╭─ Data for this task

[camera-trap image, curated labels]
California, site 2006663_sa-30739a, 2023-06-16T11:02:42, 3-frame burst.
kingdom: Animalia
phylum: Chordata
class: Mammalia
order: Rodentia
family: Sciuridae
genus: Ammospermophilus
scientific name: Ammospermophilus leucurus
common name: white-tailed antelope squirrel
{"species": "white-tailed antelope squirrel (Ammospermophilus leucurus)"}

╰─
╭─ Data for this task

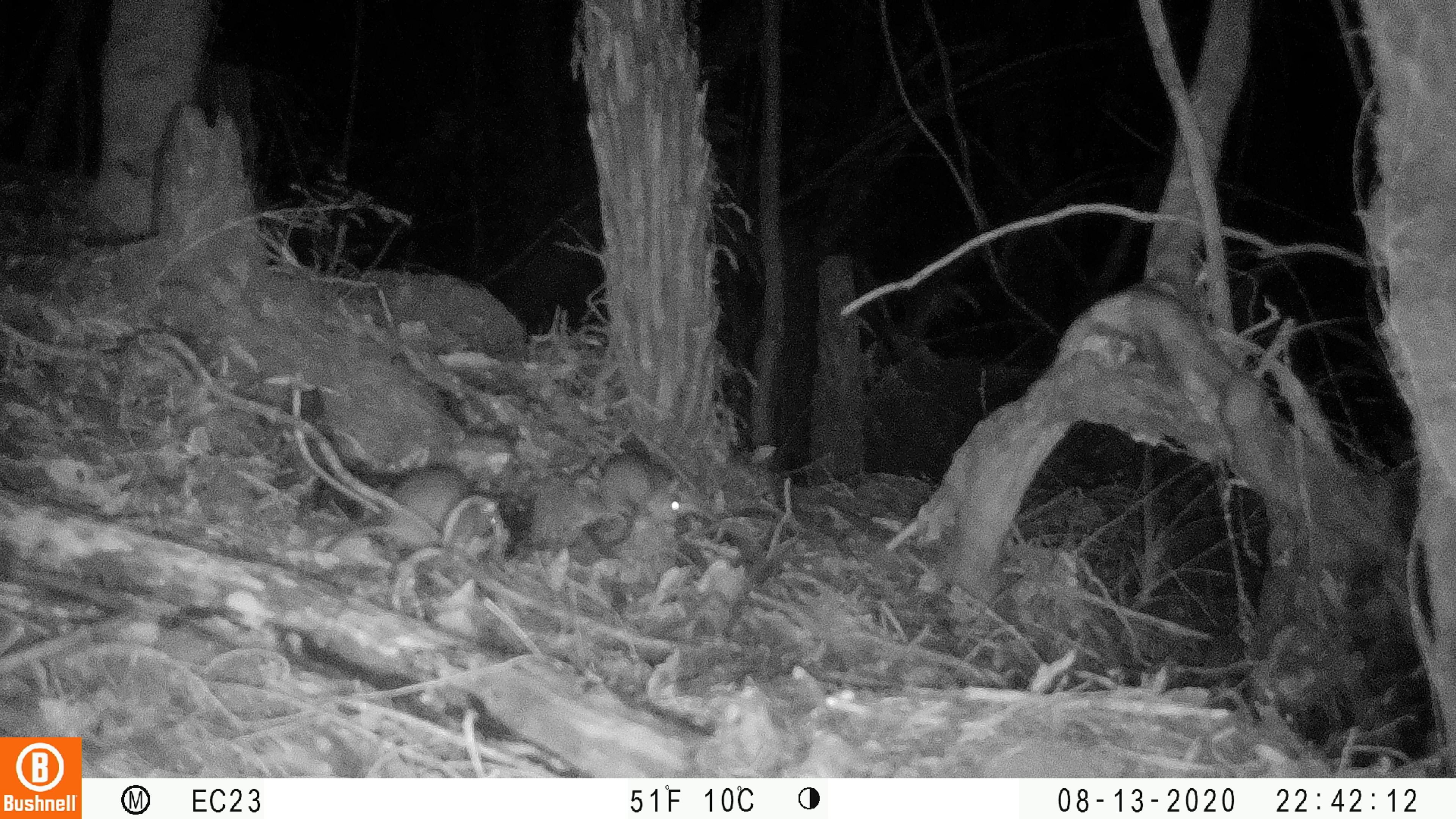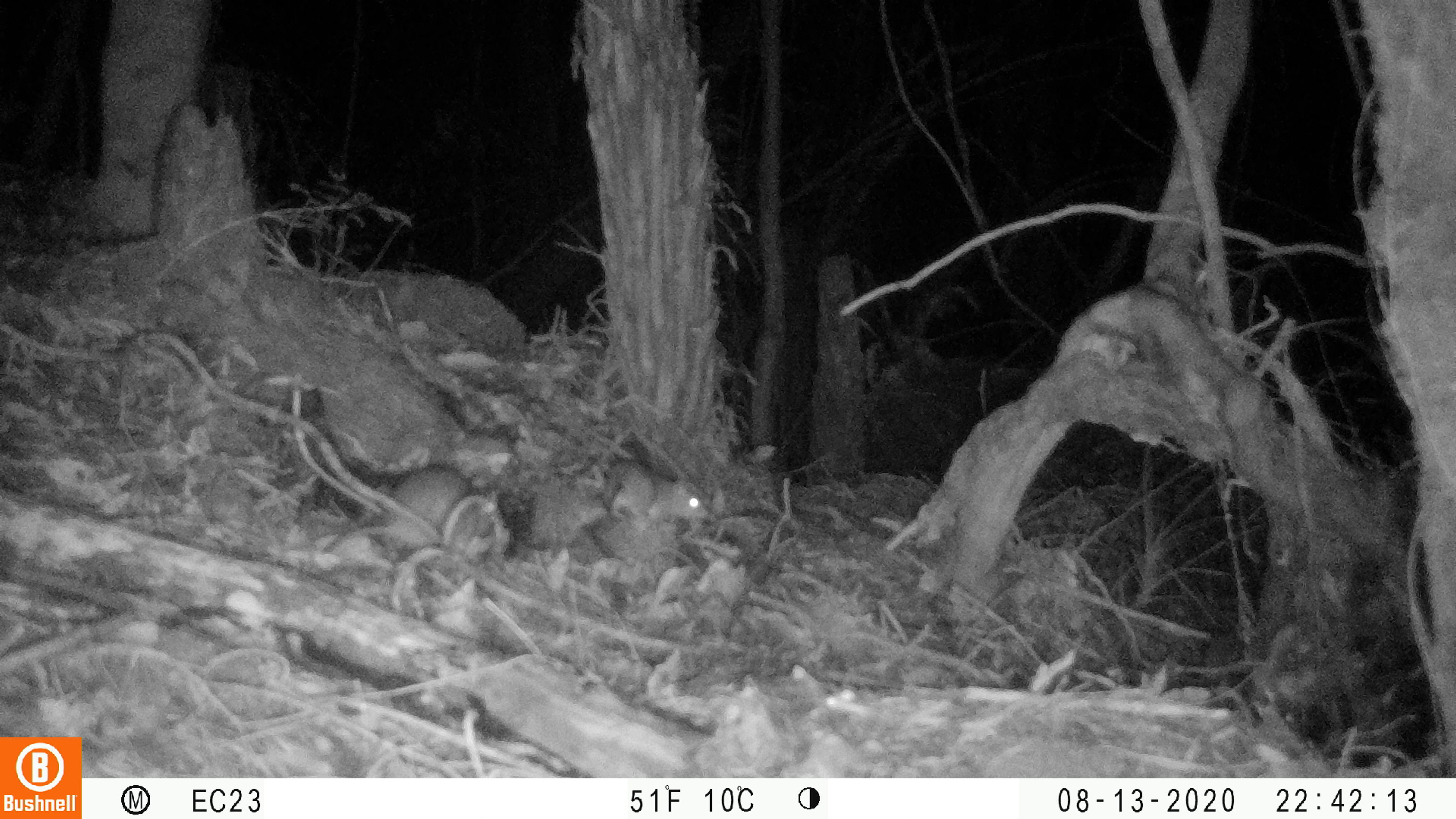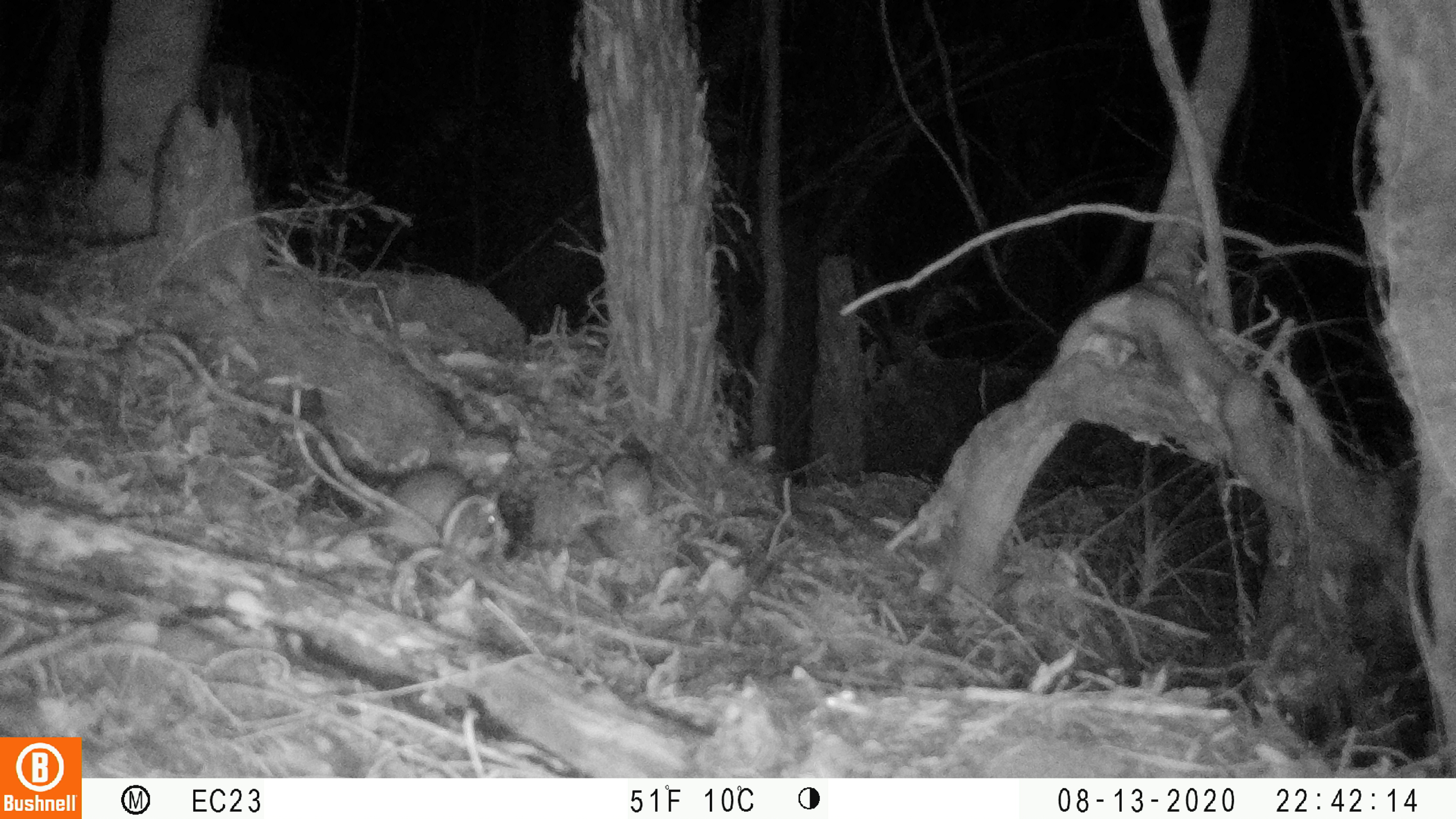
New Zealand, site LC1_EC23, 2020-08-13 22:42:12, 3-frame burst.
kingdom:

╰─

- [Activity]: Show the lines of the listing above with "burst".

- [Solution below]:
California, site 2006663_sa-30739a, 2023-06-16T11:02:42, 3-frame burst.
New Zealand, site LC1_EC23, 2020-08-13 22:42:12, 3-frame burst.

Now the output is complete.